[start]
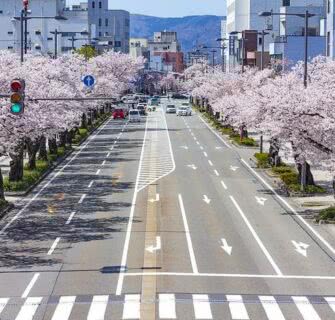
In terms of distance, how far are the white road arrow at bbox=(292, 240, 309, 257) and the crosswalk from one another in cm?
637

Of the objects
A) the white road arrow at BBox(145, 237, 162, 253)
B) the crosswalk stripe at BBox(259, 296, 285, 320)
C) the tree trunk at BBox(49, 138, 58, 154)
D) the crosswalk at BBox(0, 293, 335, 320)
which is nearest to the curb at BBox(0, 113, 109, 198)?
the tree trunk at BBox(49, 138, 58, 154)

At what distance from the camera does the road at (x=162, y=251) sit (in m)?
18.7

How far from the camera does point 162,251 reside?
1014 inches

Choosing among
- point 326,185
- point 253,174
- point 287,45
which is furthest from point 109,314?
point 287,45

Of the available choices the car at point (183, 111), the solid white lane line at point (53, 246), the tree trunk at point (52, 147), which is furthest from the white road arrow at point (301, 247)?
the car at point (183, 111)

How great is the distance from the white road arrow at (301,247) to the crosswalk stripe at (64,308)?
9.10 meters

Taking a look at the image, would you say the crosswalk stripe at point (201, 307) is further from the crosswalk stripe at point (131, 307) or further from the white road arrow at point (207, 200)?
the white road arrow at point (207, 200)

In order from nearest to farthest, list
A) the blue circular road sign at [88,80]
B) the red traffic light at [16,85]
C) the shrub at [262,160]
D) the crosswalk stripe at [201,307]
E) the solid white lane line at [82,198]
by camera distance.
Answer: the crosswalk stripe at [201,307]
the red traffic light at [16,85]
the solid white lane line at [82,198]
the shrub at [262,160]
the blue circular road sign at [88,80]

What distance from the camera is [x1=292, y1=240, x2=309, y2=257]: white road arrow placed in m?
26.1

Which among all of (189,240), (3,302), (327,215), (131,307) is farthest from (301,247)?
(3,302)

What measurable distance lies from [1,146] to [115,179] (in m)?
14.6

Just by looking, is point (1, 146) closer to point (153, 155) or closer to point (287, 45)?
point (153, 155)

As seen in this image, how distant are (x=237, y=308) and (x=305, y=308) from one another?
152cm

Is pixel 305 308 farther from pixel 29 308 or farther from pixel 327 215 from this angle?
pixel 327 215
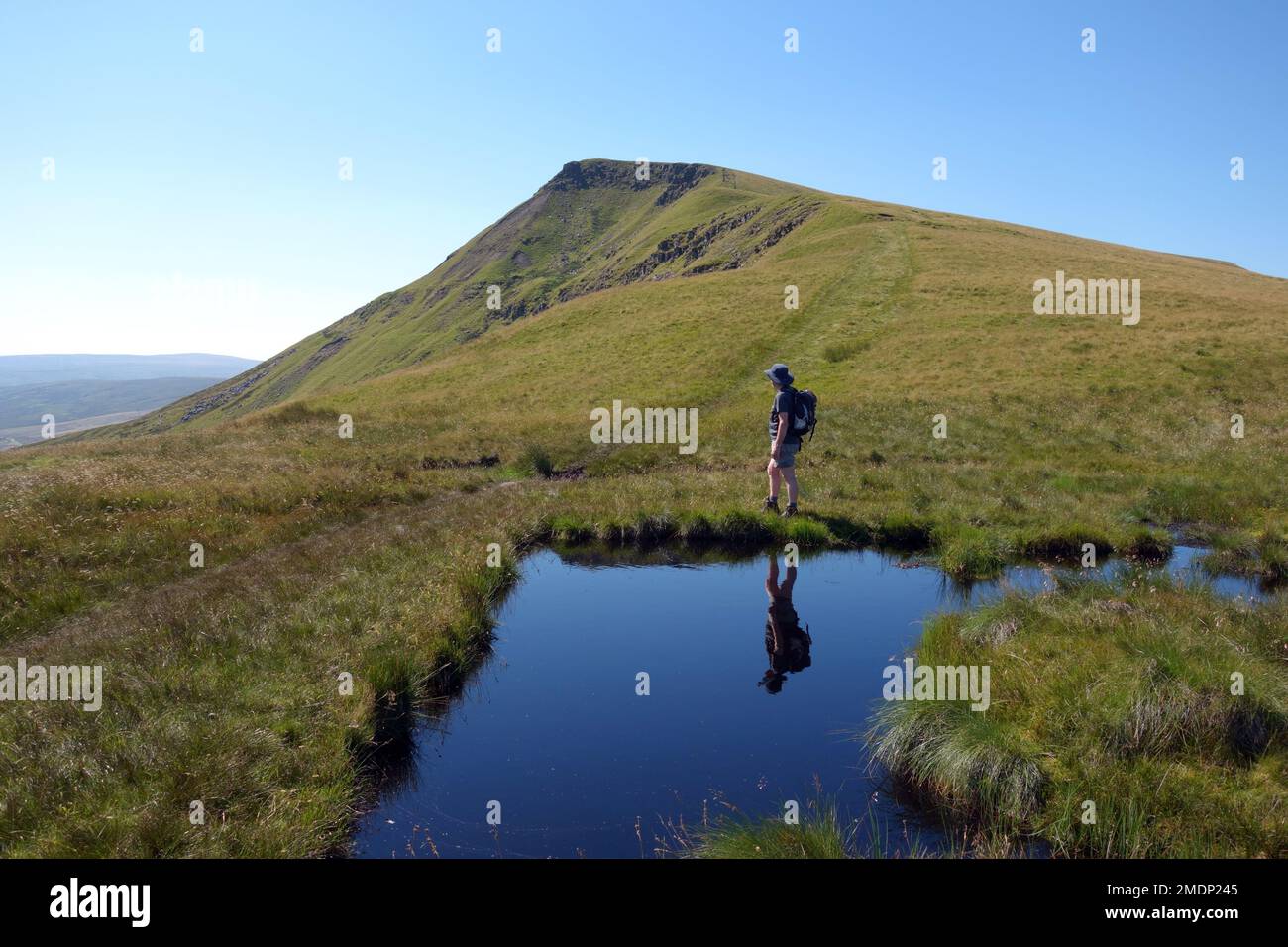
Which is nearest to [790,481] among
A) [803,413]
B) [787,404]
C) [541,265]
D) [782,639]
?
[803,413]

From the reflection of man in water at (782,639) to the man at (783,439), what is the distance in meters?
3.67

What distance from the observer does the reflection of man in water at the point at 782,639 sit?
9.47 meters

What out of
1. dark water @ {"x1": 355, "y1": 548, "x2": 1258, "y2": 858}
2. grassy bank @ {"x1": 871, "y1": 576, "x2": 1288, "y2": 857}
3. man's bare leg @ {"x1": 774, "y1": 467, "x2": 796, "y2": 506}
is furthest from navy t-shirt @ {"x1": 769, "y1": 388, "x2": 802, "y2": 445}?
grassy bank @ {"x1": 871, "y1": 576, "x2": 1288, "y2": 857}

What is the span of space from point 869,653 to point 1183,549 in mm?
8900

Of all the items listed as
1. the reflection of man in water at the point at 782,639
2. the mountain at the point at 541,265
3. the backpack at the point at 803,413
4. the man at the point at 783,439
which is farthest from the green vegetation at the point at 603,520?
the mountain at the point at 541,265

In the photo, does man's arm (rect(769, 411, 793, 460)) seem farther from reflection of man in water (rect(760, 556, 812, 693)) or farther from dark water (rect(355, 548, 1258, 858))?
reflection of man in water (rect(760, 556, 812, 693))

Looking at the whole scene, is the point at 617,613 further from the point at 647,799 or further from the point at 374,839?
the point at 374,839

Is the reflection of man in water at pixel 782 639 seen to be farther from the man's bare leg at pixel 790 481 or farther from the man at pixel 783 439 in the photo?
the man at pixel 783 439

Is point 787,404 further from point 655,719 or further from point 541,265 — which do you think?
point 541,265

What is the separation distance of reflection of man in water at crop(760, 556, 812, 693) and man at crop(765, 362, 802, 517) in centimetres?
367

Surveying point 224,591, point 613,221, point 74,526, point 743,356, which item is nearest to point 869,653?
point 224,591

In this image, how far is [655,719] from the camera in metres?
8.34

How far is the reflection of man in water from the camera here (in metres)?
9.47

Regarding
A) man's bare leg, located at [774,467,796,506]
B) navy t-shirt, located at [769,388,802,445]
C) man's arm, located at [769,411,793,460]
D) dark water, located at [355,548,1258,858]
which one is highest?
navy t-shirt, located at [769,388,802,445]
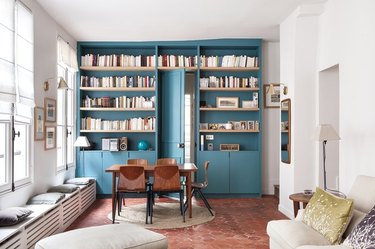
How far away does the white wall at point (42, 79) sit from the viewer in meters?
4.94

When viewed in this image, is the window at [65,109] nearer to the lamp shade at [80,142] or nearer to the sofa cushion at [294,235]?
the lamp shade at [80,142]

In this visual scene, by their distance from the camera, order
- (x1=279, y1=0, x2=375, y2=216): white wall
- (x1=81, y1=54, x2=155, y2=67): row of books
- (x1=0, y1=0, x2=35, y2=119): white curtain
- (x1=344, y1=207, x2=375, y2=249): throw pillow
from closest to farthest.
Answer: (x1=344, y1=207, x2=375, y2=249): throw pillow < (x1=279, y1=0, x2=375, y2=216): white wall < (x1=0, y1=0, x2=35, y2=119): white curtain < (x1=81, y1=54, x2=155, y2=67): row of books

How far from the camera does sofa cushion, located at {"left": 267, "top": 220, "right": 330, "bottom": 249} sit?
2.93 m

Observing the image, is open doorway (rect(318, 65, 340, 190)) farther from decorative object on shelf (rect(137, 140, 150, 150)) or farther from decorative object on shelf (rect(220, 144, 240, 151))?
decorative object on shelf (rect(137, 140, 150, 150))

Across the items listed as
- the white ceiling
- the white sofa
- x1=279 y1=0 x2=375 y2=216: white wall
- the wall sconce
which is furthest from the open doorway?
the wall sconce

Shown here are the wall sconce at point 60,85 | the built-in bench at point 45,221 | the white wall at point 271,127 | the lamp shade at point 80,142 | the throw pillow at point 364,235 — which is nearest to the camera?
the throw pillow at point 364,235

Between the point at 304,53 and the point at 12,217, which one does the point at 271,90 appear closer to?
the point at 304,53

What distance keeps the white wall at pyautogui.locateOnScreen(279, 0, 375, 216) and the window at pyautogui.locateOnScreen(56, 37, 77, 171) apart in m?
3.82

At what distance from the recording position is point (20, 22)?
4516mm

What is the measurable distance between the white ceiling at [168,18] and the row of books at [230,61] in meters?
0.42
[end]
## TASK STATEMENT
Rewrite all of the rows above, substituting "built-in seat" for every occurrence of "built-in bench" and keeping everything else unchanged. Leave the pictures out.

## WORKED SOLUTION
In terms of distance, how far are the white road arrow at bbox=(292, 240, 309, 257) and the crosswalk from one another in cm?
637

Of the objects
A) the white road arrow at BBox(145, 237, 162, 253)
B) the crosswalk stripe at BBox(259, 296, 285, 320)
C) the tree trunk at BBox(49, 138, 58, 154)
D) the crosswalk at BBox(0, 293, 335, 320)
which is nearest to the curb at BBox(0, 113, 109, 198)?
the tree trunk at BBox(49, 138, 58, 154)

At what distance from the camera does the road at (x=162, y=251) sit (in m)?
18.7

How far from the camera does point 162,251 reside?
1014 inches

Choosing among
- point 326,185
- point 253,174
- point 287,45
which is furthest from point 109,314?
point 287,45

Of the available choices the car at point (183, 111), the solid white lane line at point (53, 246), the tree trunk at point (52, 147), which is furthest from the white road arrow at point (301, 247)?
the car at point (183, 111)

How great is the distance from the white road arrow at (301,247) to the crosswalk stripe at (64,308)?
9.10 meters

Taking a look at the image, would you say the crosswalk stripe at point (201, 307) is further from the crosswalk stripe at point (131, 307) or further from the white road arrow at point (207, 200)?
the white road arrow at point (207, 200)

In order from nearest to farthest, list
A) the blue circular road sign at [88,80]
B) the red traffic light at [16,85]
C) the shrub at [262,160]
D) the crosswalk stripe at [201,307]
E) the solid white lane line at [82,198]
by camera distance.
Answer: the crosswalk stripe at [201,307]
the red traffic light at [16,85]
the solid white lane line at [82,198]
the shrub at [262,160]
the blue circular road sign at [88,80]

What distance from the camera is [x1=292, y1=240, x2=309, y2=257]: white road arrow placed in m?
26.1

Which among all of (189,240), (3,302), (327,215), (131,307) is farthest from (301,247)?
(3,302)

What measurable distance lies from [1,146] to [115,179] (in m)?
14.6

Just by looking, is point (1, 146) closer to point (153, 155) or closer to point (287, 45)?
point (153, 155)

As seen in this image, how distant are (x=237, y=308) and (x=305, y=308) from one another?
152cm

Is pixel 305 308 farther from pixel 29 308 or farther from pixel 327 215 from this angle?
pixel 327 215
Which is nearest to [790,481] among
A) [803,413]
B) [787,404]
C) [541,265]
D) [782,639]
?
[803,413]

From the reflection of man in water at (782,639) to the man at (783,439), what is the distance in meters?
3.67

What distance from the observer does the reflection of man in water at the point at 782,639 sit?
9.47 meters

What out of
1. dark water @ {"x1": 355, "y1": 548, "x2": 1258, "y2": 858}
2. grassy bank @ {"x1": 871, "y1": 576, "x2": 1288, "y2": 857}
3. man's bare leg @ {"x1": 774, "y1": 467, "x2": 796, "y2": 506}
is furthest from navy t-shirt @ {"x1": 769, "y1": 388, "x2": 802, "y2": 445}?
grassy bank @ {"x1": 871, "y1": 576, "x2": 1288, "y2": 857}

What is the span of space from point 869,653 to point 1183,549 in mm?
8900

Of all the items listed as
1. the reflection of man in water at the point at 782,639
2. the mountain at the point at 541,265
3. the backpack at the point at 803,413
4. the man at the point at 783,439
which is farthest from the green vegetation at the point at 603,520?
the mountain at the point at 541,265

In the photo, does man's arm (rect(769, 411, 793, 460)) seem farther from reflection of man in water (rect(760, 556, 812, 693)) or farther from dark water (rect(355, 548, 1258, 858))?
reflection of man in water (rect(760, 556, 812, 693))

Looking at the whole scene, is the point at 617,613 further from the point at 647,799 or further from the point at 374,839?
the point at 374,839

Is the reflection of man in water at pixel 782 639 seen to be farther from the man's bare leg at pixel 790 481 or farther from the man at pixel 783 439 in the photo?
the man at pixel 783 439

Is point 787,404 further from point 655,719 or further from point 541,265 — which do you think?
point 541,265

What is the separation distance of reflection of man in water at crop(760, 556, 812, 693) and man at crop(765, 362, 802, 517) in centimetres?
367

Surveying point 224,591, point 613,221, point 74,526, point 743,356, which item is nearest to point 869,653?
point 224,591

In this image, how far is [655,719] from the camera in metres?
8.34

How far is the reflection of man in water from the camera here (in metres)?
9.47

Regarding
A) man's bare leg, located at [774,467,796,506]
B) navy t-shirt, located at [769,388,802,445]
C) man's arm, located at [769,411,793,460]
D) dark water, located at [355,548,1258,858]
which one is highest?
navy t-shirt, located at [769,388,802,445]
How far away does the white wall at point (42, 79) sit from the viewer in meters?
4.94

When viewed in this image, is the window at [65,109] nearer to the lamp shade at [80,142] or nearer to the sofa cushion at [294,235]?
the lamp shade at [80,142]

In this visual scene, by their distance from the camera, order
- (x1=279, y1=0, x2=375, y2=216): white wall
- (x1=81, y1=54, x2=155, y2=67): row of books
- (x1=0, y1=0, x2=35, y2=119): white curtain
- (x1=344, y1=207, x2=375, y2=249): throw pillow
from closest to farthest.
Answer: (x1=344, y1=207, x2=375, y2=249): throw pillow < (x1=279, y1=0, x2=375, y2=216): white wall < (x1=0, y1=0, x2=35, y2=119): white curtain < (x1=81, y1=54, x2=155, y2=67): row of books

How far from the camera does sofa cushion, located at {"left": 267, "top": 220, "right": 330, "bottom": 249} sit?
2.93 m

Observing the image, is open doorway (rect(318, 65, 340, 190)) farther from decorative object on shelf (rect(137, 140, 150, 150)) or farther from decorative object on shelf (rect(220, 144, 240, 151))?
decorative object on shelf (rect(137, 140, 150, 150))

Across the items listed as
- the white ceiling
- the white sofa
- x1=279 y1=0 x2=375 y2=216: white wall
- the wall sconce
which is furthest from the open doorway?
the wall sconce

Shown here are the wall sconce at point 60,85 | the built-in seat at point 45,221 | the white wall at point 271,127 | the lamp shade at point 80,142 | the throw pillow at point 364,235 — which is nearest to the camera?
the throw pillow at point 364,235

Between the point at 304,53 and the point at 12,217, which one does the point at 271,90 appear closer to?
the point at 304,53

What distance keeps the white wall at pyautogui.locateOnScreen(279, 0, 375, 216) and the window at pyautogui.locateOnScreen(56, 37, 77, 171) apart in m?
3.82

At what distance from the recording position is point (20, 22)?
4516mm

What is the measurable distance between the white ceiling at [168,18] and the row of books at [230,61] in meters?
0.42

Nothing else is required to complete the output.